BEIJING (Reuters) - China’s central bank said on Wednesday variable policy settings around cross-border yuan account financing are aimed at helping curb “herd” effects in markets and improving the country’s financial supervision.
The central bank was responding to Reuters’ queries about how the People’s Bank of China set limits around banks’ cross-border yuan account financing.
Earlier this month, the PBOC said in a short statement on its Weibo microblog account that the upper limit on Chinese commercial banks’ cross-border financing is determined by their outstanding deposits and a counter-cyclical factor, which was 3 percent currently.
Under central bank rules issued in 2009, Chinese commercial banks are allowed to provide yuan account financing for selected overseas banks, with upper limits on it set at 1 percent of their outstanding deposits.
That implied a counter-cyclical coefficient of 1 percent, the central bank said, adding that this was raised to 3 percent in July 2013 in line with China’s economic and financial conditions, and that has been in place since then.

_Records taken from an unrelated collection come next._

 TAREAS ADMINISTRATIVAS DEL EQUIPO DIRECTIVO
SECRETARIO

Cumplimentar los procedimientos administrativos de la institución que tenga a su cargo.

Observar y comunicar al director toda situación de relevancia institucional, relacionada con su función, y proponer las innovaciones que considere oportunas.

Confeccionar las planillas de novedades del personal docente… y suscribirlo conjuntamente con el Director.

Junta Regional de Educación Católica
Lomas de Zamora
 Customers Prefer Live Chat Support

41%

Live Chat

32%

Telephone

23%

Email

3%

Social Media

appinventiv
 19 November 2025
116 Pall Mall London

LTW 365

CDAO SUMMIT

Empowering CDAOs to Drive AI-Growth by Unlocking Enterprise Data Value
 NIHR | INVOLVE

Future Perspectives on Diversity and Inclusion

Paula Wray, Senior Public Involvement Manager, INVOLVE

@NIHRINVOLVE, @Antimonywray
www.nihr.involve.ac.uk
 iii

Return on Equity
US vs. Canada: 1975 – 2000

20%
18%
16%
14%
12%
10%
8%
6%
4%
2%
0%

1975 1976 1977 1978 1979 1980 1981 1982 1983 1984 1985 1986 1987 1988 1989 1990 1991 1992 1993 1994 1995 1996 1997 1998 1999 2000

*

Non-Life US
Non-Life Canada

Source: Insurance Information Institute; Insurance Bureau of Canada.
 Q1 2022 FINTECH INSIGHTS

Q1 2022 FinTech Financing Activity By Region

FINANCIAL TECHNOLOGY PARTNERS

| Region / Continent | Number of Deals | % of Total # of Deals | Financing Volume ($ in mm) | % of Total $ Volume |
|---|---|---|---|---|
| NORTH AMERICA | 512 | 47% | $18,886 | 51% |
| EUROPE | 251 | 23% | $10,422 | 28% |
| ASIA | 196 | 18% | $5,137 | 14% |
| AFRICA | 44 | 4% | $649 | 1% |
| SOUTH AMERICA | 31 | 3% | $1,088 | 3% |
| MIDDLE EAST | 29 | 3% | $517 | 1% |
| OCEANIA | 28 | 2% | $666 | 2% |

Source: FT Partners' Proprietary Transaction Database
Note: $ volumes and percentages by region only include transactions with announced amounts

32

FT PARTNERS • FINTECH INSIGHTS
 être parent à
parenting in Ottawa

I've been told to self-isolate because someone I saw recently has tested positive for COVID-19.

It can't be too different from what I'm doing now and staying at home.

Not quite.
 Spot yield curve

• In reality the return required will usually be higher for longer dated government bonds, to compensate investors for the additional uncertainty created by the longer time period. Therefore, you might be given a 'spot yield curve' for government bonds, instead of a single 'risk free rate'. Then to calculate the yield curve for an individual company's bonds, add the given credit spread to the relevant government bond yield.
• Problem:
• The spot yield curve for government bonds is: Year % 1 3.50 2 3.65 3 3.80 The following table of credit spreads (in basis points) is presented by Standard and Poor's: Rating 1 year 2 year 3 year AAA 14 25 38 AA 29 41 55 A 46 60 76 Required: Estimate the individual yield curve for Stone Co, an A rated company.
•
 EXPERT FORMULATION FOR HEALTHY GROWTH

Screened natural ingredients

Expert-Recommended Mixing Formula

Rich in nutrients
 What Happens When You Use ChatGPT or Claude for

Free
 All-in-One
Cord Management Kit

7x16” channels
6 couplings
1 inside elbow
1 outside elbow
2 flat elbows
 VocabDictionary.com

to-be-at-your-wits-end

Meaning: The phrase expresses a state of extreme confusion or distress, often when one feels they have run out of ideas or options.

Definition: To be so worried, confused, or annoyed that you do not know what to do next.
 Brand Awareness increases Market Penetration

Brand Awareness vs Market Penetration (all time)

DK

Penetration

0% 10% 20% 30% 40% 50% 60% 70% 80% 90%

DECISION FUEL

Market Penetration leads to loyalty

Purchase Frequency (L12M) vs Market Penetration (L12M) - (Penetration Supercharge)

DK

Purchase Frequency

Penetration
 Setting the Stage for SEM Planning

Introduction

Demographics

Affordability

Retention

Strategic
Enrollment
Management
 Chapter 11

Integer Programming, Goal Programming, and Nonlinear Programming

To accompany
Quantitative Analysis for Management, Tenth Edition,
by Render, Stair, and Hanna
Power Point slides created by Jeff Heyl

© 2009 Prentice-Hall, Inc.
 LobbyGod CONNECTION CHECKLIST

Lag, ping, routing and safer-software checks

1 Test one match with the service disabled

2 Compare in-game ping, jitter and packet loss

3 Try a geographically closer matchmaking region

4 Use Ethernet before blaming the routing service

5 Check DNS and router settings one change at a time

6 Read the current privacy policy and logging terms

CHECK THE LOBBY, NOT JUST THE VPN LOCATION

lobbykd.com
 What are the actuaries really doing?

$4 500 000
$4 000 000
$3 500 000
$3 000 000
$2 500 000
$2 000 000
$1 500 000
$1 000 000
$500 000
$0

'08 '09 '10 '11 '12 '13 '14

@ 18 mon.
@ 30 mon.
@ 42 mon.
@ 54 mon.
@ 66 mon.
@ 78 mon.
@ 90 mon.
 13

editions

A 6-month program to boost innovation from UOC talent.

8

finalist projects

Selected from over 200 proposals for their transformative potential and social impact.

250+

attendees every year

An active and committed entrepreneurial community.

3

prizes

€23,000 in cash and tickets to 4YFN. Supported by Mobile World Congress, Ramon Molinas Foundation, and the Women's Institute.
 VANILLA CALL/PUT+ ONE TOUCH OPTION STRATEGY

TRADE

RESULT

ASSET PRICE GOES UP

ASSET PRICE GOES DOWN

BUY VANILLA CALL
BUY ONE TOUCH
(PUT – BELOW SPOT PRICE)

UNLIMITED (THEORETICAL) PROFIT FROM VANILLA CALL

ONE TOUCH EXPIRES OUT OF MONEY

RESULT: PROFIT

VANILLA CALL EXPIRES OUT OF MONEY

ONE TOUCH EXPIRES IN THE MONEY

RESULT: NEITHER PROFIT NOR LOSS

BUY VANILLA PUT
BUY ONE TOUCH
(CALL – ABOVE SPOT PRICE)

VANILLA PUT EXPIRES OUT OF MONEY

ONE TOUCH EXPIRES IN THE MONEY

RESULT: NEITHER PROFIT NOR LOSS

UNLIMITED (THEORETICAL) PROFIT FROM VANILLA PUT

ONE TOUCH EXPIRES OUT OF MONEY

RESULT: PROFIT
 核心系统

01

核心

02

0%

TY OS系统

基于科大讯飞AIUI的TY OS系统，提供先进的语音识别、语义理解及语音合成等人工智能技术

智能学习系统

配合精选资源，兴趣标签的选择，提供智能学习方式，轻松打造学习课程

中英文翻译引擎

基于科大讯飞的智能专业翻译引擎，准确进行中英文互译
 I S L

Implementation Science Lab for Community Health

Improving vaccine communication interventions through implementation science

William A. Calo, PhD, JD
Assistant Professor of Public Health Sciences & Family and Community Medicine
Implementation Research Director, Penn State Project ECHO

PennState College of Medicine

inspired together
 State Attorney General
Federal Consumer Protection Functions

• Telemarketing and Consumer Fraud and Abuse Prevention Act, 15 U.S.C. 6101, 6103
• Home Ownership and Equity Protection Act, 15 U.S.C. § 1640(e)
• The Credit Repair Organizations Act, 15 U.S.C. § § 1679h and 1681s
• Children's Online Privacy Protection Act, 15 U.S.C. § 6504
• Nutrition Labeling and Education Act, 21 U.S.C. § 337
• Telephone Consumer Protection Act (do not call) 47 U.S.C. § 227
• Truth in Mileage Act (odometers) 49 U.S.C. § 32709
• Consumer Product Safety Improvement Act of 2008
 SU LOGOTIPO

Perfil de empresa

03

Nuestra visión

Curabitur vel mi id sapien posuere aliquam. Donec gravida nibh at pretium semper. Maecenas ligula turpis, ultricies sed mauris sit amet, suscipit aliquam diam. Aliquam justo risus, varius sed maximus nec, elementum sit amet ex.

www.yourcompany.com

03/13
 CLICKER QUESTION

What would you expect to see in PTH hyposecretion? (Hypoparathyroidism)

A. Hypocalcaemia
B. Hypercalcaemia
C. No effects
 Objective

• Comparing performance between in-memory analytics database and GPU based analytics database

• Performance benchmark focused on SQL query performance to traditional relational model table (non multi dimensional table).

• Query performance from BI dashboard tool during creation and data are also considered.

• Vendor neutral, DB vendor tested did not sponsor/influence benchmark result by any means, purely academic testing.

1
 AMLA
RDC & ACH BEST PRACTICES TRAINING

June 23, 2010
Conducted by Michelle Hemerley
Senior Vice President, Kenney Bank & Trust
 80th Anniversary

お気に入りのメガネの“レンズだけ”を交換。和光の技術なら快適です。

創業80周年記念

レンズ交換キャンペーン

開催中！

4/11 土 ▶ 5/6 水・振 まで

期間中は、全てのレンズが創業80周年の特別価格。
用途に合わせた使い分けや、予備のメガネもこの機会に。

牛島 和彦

The counter-cyclical management of cross-border yuan financing will help curb “volatile market sentiments and large-scale ‘herd’ effects caused significant fluctuations in cross-border capital flows”, the PBOC said in the statement.
This practice is in line with macro-prudential policies recommenced by the Financial Stability Board (FSB) and the International Monetary Fund (IMF), the central bank said.
The adjustment aims to “further facilitate cross-border trade and investment, support the healthy development of cross-border renminbi (yuan) business and improve cross-border financing of commercial banks”, the central bank said.
A slide in the yuan CNY=CFXS and China's foreign exchange reserves in 2016 prompted regulators to restrict capital outflows, including a clampdown on "irrational" outbound investments.
There are some signs of a revival in the international use of the yuan after several years in the doldrums, but China policy sources said they don’t expect any significant relaxation of capital controls, even as the yuan rebounds.